Pour ce qui est de l'ensemble du discours que venait de déclarer Johannes impossible de savoir comment le prendre. Il changeait encore une fois de comportement. Liliany en aurait presque regretter la nonchalance dont il avait fait preuve un peu plus tôt. Il se levait, prenant congés de sa compagnie. Elle l'imita, comme un réflexe. Mesdames et messieurs c'était Johannes ! Elle hocha la tête devant cette main tendue vers elle, un petit sourire aux lèvres. C'était complètement absurde, ça n'avait pas de sens, elle ne comprenait rien à ce type et en aurait rit ouvertement si elle n'avait pas été si ... si Liliany. Personne ne change comme ça en clin d'oeil, personne mais Johannes oui.

Fais comme tu veux Johannes. Je te le répète, moi je ne te demande rien.

Ouuuh la menteuse ! Elle saisit la main du Lord et la serra à peine avant de la lâcher ( à regret ).
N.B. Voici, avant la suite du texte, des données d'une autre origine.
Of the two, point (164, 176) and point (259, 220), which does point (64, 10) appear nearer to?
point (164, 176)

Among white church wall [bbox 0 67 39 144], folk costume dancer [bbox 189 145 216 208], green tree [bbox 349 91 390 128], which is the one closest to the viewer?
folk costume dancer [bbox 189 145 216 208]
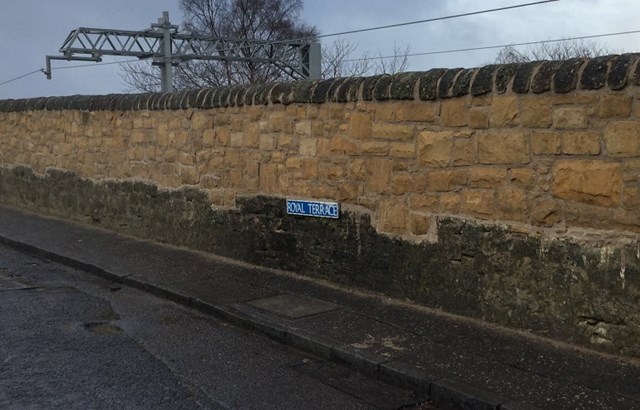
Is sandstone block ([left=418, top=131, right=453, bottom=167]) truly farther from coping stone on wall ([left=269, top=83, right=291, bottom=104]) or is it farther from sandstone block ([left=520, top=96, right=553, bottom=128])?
coping stone on wall ([left=269, top=83, right=291, bottom=104])

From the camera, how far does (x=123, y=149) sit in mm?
10492

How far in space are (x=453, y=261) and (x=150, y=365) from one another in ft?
9.07

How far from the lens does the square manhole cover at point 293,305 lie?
609 centimetres

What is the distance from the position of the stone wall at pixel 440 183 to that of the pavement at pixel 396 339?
213 mm

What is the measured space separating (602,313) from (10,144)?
42.5ft

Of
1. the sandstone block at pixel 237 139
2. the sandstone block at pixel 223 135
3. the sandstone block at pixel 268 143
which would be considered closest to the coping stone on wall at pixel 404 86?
the sandstone block at pixel 268 143

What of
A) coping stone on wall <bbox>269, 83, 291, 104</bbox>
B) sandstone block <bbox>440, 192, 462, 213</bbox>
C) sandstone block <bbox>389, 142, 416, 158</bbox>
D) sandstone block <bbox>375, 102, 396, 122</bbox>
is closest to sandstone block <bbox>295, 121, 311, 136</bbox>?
coping stone on wall <bbox>269, 83, 291, 104</bbox>

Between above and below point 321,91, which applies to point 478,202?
below

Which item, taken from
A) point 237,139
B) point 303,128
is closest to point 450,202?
point 303,128

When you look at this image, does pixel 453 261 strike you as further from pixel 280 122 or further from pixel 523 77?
pixel 280 122

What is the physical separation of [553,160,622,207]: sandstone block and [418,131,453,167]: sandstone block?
105 cm

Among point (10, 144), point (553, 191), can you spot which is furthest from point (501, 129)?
point (10, 144)

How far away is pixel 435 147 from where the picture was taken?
5.94 m

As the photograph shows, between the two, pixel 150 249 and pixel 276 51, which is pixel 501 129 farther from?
pixel 276 51
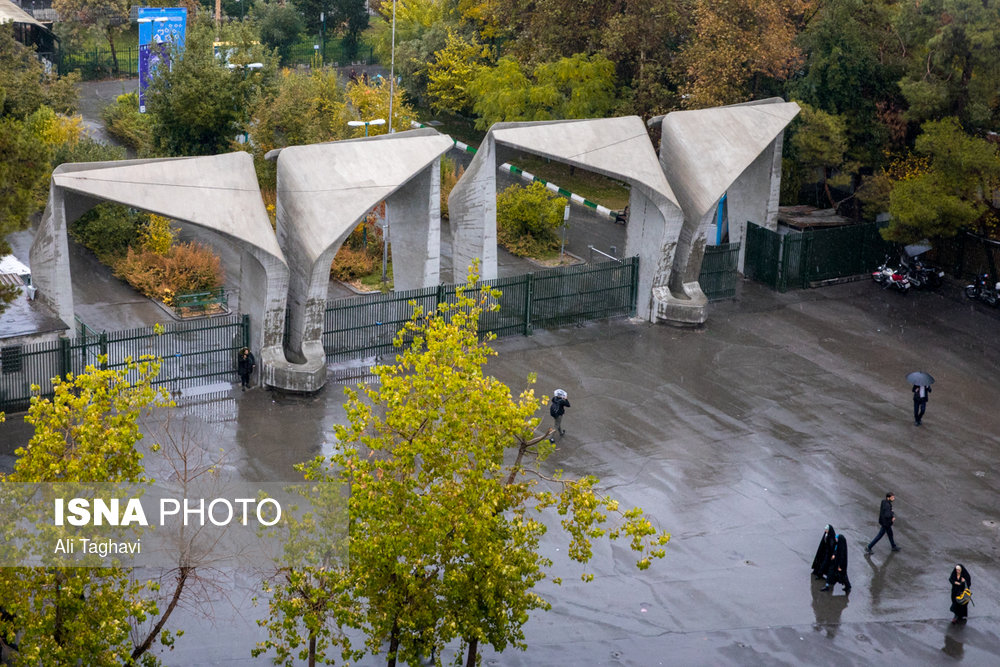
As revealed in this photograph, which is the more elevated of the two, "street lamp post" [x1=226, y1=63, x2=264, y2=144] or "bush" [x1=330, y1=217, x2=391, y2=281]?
"street lamp post" [x1=226, y1=63, x2=264, y2=144]

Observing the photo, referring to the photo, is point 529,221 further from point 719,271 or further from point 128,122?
point 128,122

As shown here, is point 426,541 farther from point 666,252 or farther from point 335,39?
point 335,39

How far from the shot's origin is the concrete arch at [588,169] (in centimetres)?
2814

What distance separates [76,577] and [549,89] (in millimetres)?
31314

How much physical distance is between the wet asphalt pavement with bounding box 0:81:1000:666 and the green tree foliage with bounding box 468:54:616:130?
11.6 metres

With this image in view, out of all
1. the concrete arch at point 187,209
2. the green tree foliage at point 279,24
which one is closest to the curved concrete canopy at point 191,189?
the concrete arch at point 187,209

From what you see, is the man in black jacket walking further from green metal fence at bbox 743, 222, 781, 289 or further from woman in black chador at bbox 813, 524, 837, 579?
green metal fence at bbox 743, 222, 781, 289

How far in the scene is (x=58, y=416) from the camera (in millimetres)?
13016

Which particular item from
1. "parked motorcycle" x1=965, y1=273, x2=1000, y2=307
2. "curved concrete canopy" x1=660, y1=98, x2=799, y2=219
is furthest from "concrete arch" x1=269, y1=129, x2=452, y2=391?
"parked motorcycle" x1=965, y1=273, x2=1000, y2=307

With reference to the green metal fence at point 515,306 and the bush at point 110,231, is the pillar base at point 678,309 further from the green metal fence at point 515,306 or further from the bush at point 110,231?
the bush at point 110,231

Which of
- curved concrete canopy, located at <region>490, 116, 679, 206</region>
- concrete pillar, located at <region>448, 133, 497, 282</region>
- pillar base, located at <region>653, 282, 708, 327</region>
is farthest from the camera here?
pillar base, located at <region>653, 282, 708, 327</region>

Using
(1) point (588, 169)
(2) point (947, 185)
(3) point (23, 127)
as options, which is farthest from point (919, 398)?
(3) point (23, 127)

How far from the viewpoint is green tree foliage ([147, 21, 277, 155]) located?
117 ft

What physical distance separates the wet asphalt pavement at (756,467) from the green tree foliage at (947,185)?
95.8 inches
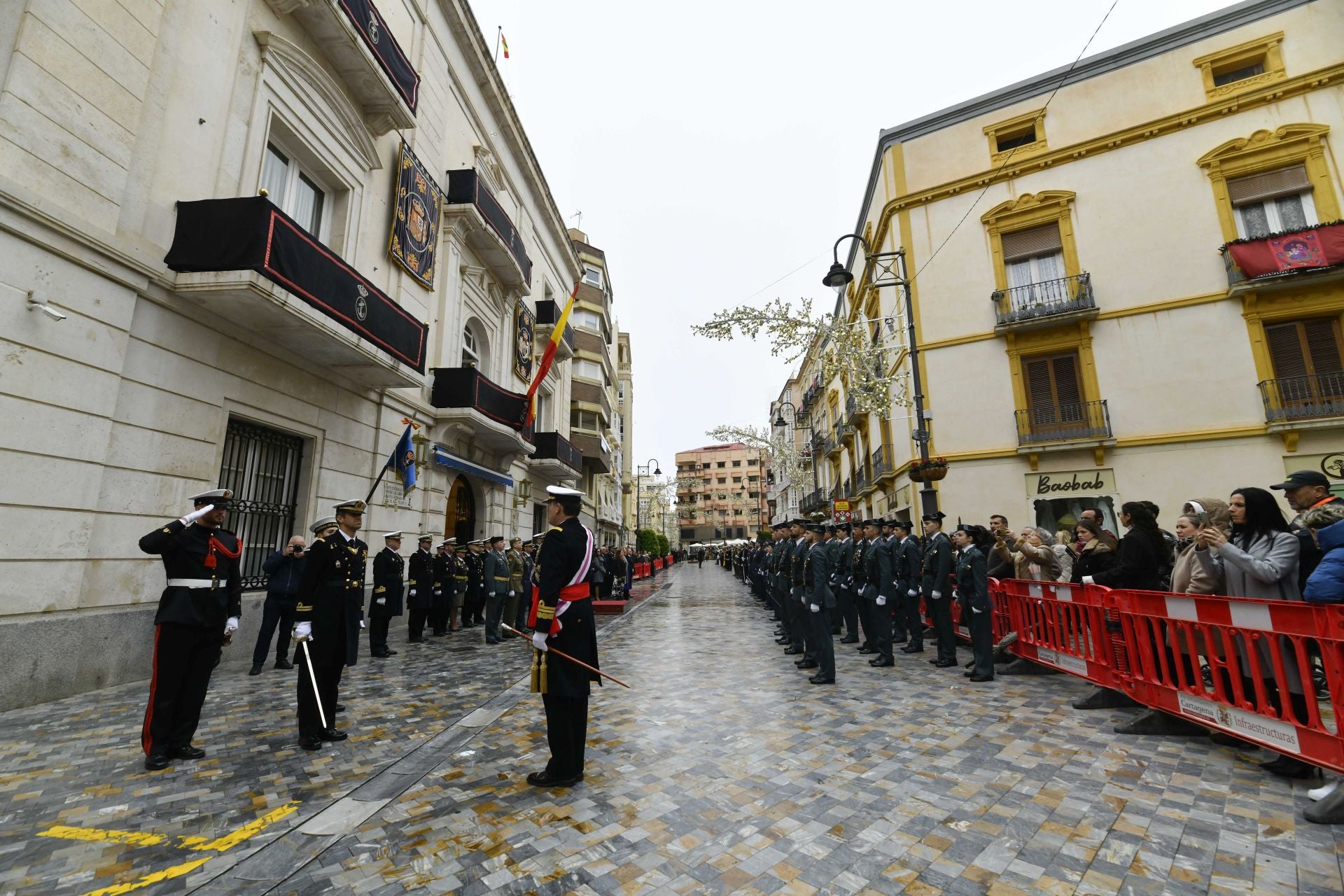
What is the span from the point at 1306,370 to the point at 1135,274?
4392 millimetres

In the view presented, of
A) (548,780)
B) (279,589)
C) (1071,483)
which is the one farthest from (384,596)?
(1071,483)

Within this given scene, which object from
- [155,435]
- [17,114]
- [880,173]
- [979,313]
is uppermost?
[880,173]

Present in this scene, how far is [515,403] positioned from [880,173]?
15.3 meters

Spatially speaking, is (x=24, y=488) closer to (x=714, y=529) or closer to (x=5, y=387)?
(x=5, y=387)

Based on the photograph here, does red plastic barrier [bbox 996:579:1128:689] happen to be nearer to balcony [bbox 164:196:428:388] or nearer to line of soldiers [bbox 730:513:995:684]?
line of soldiers [bbox 730:513:995:684]

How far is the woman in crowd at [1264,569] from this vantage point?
12.2 ft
En le regardant s'éloigner elle fut prise d'une drôle de sensation. Comme une vieille chanson qu'on réécoute après longtemps. Mais le résultat n'était pas vraiment agréable car au lieu de se sentir plus proche du garçon après cette journée haute en couleur, elle se sentait au contraire à des années lumières de lui... y avait pas de quoi faire la gueule et pourtant Liliany tirait une moue boudeuse.